The video, a promotional tool for the “Rethink Homelessness” campaign, depicts actual homeless people holding cardboard signs bearing startling facts about their lives. And while it’s tempting to criticize the video because it perpetuates a stereotype, the video also forces its viewers to acknowledge the humanity of the people many choose to regard merely as a disquieting fixture of urban life.

About 580,000 people experience homelessness on a given day in this country, and no, most of them are not standing on sidewalks holding cardboard signs, panhandling. Many are in shelters; many are living in their cars; many are depleting the savings they amassed while not homeless; and many more are subsisting on homeless services while working hard to lift themselves out of homelessness.

Still, it’s a stereotype that is based on the reality of a minority of homeless people in big cities resorting to this method of calling attention to their desperate situation. Here in D.C. I see it every day on my commute to the office: veterans, mothers, teenagers, and the chronically homeless with their cardboard signs, just blocks away from the White House.

It’s profoundly sad, and the image is a potent signifier, because even people who have never seen a homeless person or a panhandler (FYI: not all panhandlers are homeless) with a cardboard sign recognize it for what it is: a plea for help, and a symbol of a social ill that is currently devastating hundreds of thousands of lives throughout the country.

Some records:
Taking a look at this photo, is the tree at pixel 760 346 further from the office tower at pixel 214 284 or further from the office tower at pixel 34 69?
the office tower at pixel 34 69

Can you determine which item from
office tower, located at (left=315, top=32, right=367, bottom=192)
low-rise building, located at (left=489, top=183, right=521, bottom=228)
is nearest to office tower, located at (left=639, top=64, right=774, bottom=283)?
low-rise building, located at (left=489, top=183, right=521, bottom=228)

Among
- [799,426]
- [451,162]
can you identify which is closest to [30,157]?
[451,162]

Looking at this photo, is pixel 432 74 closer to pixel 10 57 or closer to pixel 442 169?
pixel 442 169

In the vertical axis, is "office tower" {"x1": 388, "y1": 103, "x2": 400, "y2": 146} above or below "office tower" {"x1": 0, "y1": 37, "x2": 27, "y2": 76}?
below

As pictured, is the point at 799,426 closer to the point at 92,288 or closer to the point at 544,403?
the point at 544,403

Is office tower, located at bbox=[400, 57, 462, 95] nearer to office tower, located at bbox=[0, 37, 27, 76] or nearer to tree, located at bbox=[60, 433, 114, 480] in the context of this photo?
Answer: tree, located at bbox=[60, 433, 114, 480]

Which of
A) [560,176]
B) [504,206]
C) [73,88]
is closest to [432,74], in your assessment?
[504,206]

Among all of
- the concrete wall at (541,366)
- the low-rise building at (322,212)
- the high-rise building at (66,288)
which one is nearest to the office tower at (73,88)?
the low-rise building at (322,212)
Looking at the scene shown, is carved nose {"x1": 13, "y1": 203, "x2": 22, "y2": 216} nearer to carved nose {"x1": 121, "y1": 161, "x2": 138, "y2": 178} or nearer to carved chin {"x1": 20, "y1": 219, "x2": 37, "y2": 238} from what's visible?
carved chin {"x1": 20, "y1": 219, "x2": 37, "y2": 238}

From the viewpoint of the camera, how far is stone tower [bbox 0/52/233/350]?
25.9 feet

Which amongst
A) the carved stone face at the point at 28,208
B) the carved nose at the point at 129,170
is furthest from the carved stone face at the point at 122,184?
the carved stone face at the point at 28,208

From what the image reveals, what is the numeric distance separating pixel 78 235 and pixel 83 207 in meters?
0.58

*Exercises*
(1) According to the passage on homelessness, about how many people experience homelessness on a given day in this country?
(2) Quote the passage on homelessness, beginning at the words "The video, a" and stopping after "of urban life.".
These entries are separate material and have nothing to do with the passage on homelessness.

*Responses by task*
(1) About 580,000 people.

(2)
The video, a promotional tool for the “Rethink Homelessness” campaign, depicts actual homeless people holding cardboard signs bearing startling facts about their lives. And while it’s tempting to criticize the video because it perpetuates a stereotype, the video also forces its viewers to acknowledge the humanity of the people many choose to regard merely as a disquieting fixture of urban life.